Do you have a “holy grail” skin care or makeup product that you swear by?

As a beauty editor, whenever I’m asked this question there’s never really a fixed answer. From week to week I’m given so many new, exciting and game-changing products, so I try to mix it up. If I had to choose though it would be a skin boosting product called Skinmedica TNS Essential Serum. Built to be worn under your make-up, it contains growth factor and virtually rebuilds the collagen production in your skin. Dermalogica PreCleanse is the best oil cleanser or make-up remover you’ll ever use. And because we’re all young and fun, my YSL Touche Eclat Radiant Touch has been my saving grace after a late night more times than I can count.


What are your skin care/beauty tips for twenty-something’s on a budget?

Beauty doesn’t need to cost the earth, or break the bank. Beauty editors are fortunate because they get gifted a lot of wonderful, expensive new beauty products to trial. Any top facialist will tell you above all, you need a good cleanser. It doesn’t matter how amazing your foundation is, if you’re not cleansing your skin well enough, you’ll break out. Cetaphil is a cost-efficient cleanser that works. If you’re counting your pennies, you can’t go past Cetaphil. If you get dry skin, try Trilogy Rosehip Oil instead of moisturiser, a little of this liquid gold goes a long way. Try washing your hair only once a week, and masking it afterwards, sprits with dry shampoo (Batistse is cheap and Schwarzkopf do a great alternative) to keep you going. Mashed banana and coconut oil is a great at-home hair masque. Miranda Kerr uses coconut oil to rehydrate her hair, so if it’s good enough for her!

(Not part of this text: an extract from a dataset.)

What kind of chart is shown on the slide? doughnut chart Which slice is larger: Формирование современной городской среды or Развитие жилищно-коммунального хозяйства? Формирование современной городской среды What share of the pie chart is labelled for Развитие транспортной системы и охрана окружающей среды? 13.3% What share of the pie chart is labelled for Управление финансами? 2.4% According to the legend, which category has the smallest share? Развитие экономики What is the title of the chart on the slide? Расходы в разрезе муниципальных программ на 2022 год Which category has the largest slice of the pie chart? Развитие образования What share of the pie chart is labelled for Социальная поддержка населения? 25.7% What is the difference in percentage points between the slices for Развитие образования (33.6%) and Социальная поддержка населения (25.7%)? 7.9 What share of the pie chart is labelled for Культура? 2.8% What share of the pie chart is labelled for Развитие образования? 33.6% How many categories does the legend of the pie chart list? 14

Are there any expensive products that you believe are worth investing in? For example, should we spend more on a high quality moisturiser/cleanser or are the cheap ones just as good?

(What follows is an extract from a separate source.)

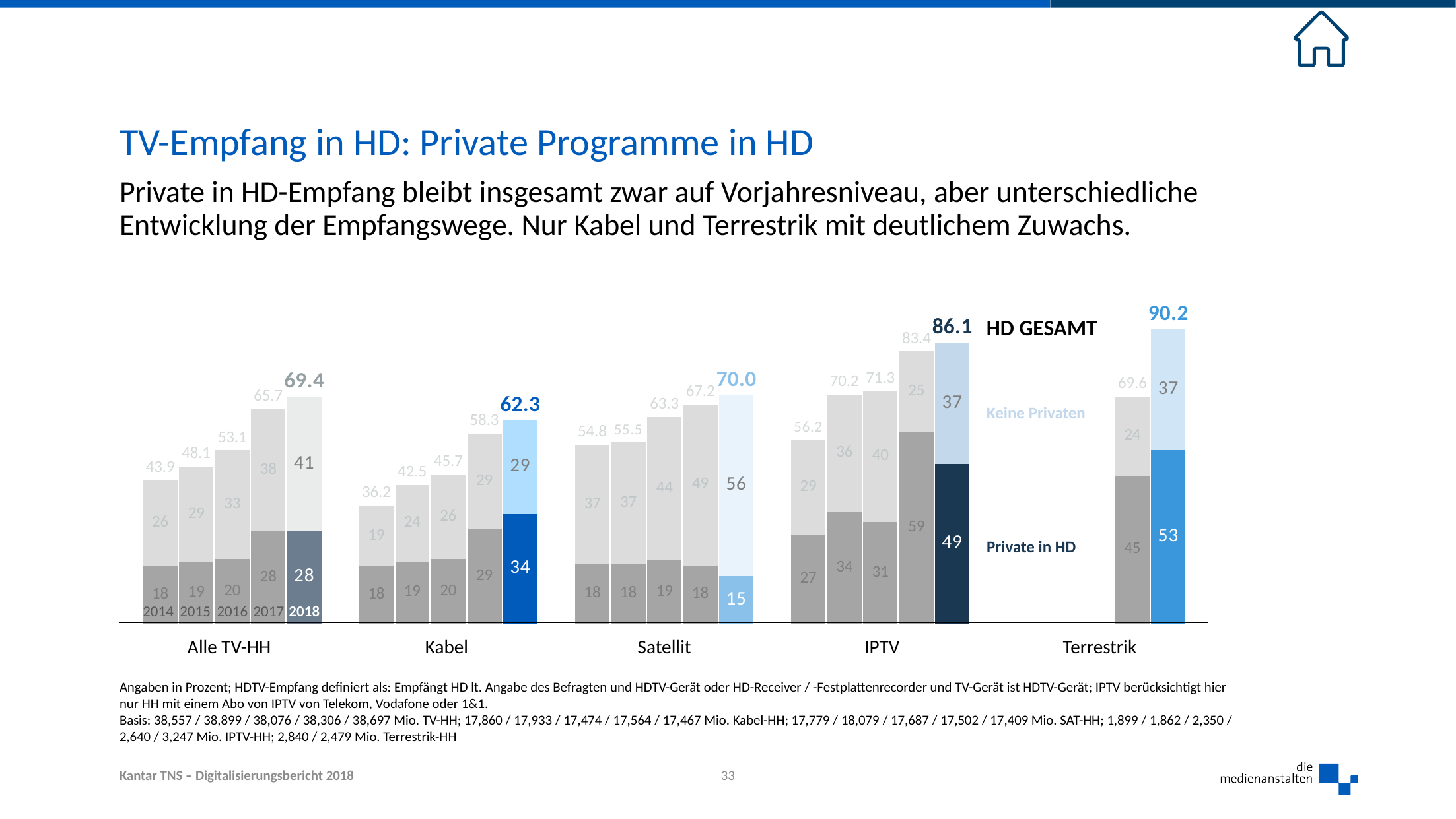
Which reception path has the highest HD GESAMT value in 2018? Terrestrik What kind of chart is shown on the slide? stacked bar chart Does the HD GESAMT value for Alle TV-HH rise or fall from 2014 to 2018? rise Which reception path has the lowest HD GESAMT value in 2018? Kabel By how much did the Private in HD value for Kabel change from 2017 to 2018? 5 Is the Private in HD value for IPTV in 2018 larger or smaller than for Satellit in 2018? larger What is the Private in HD value for Kabel in 2018? 34 What is the HD GESAMT value for Terrestrik in 2018? 90.2 What is the difference between the HD GESAMT values for Terrestrik in 2018 and 2017? 20.6 What is the Keine Privaten value for Satellit in 2018? 56 How many reception path groups are shown on the x axis? 5 What is the HD GESAMT value for IPTV in 2017? 83.4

If you’re somebody who wears make-up every day then definitely consider how much you spend on your foundation. Whatever we put on our face soaks into our pores, so if you’re only willing to shell out $20 on a base foundation then you’re not doing your body any favours. I think there’s been real shift towards natural, eco-conscious beauty over the last few years, which is great to see. Make-up that doubles as skincare not only saves time but also saves your skin. Bobbi Brown Intensive Skin Foundation is a beautifully enriched, lightweight foundation that feeds your skin while you wear it. A great primer, oil cleanser and eye cream should also be an investment buy. A top facialist told me that from the age of twenty, you should be using a night cream before bed every night. The ageing during your twenties is rapid, so I try to remember to use my Environ C-Quence Eye Gel before bed. Invest where you use it most: your eyes, your base, your skin, your hair. If you’re blonde, a purple shampoo should be a staple in your hair routine, don’t go skint on your colour care, especially if you’ve just paid a small fortune at a top hair salon to get your roots done, ladies. L’Oreal Professional, Kerastase, Original Minerals, Eleven Australia and Kevin Murphy are a few of my hair heroes.


And lastly… If you could give one piece of advice to your 19-year-old self for surviving your twenties, what would it be?

The best piece of advice would be “keep going” and “back yourself”. Confidence is an interesting thing, I don’t think until about 23 or even 24 did I start to really back my work and write like myself. When you’re just starting out, it starts to feel as though you’re stalling, and going to be in the same spot forever, working really hard, getting rejected over your lack of experience and making endless sacrifices, but it will pay off. That I can promise you. While it may feel like you’re missing out during all those Saturday nights in, with a bag of M&M’s and endless University paper deadlines, just remember you’ll eventually land your dream job and look back and pat yourself on the back. Listen and learn from the people who are investing time in you, there’s a reason they’re in the roles they’re in, so pick their brains. Watch the way they work. There will be 100 other parties and 100 other weekends, but golden opportunities are ‘golden’ because they’re fleeting. When you land one, grab it with both hands.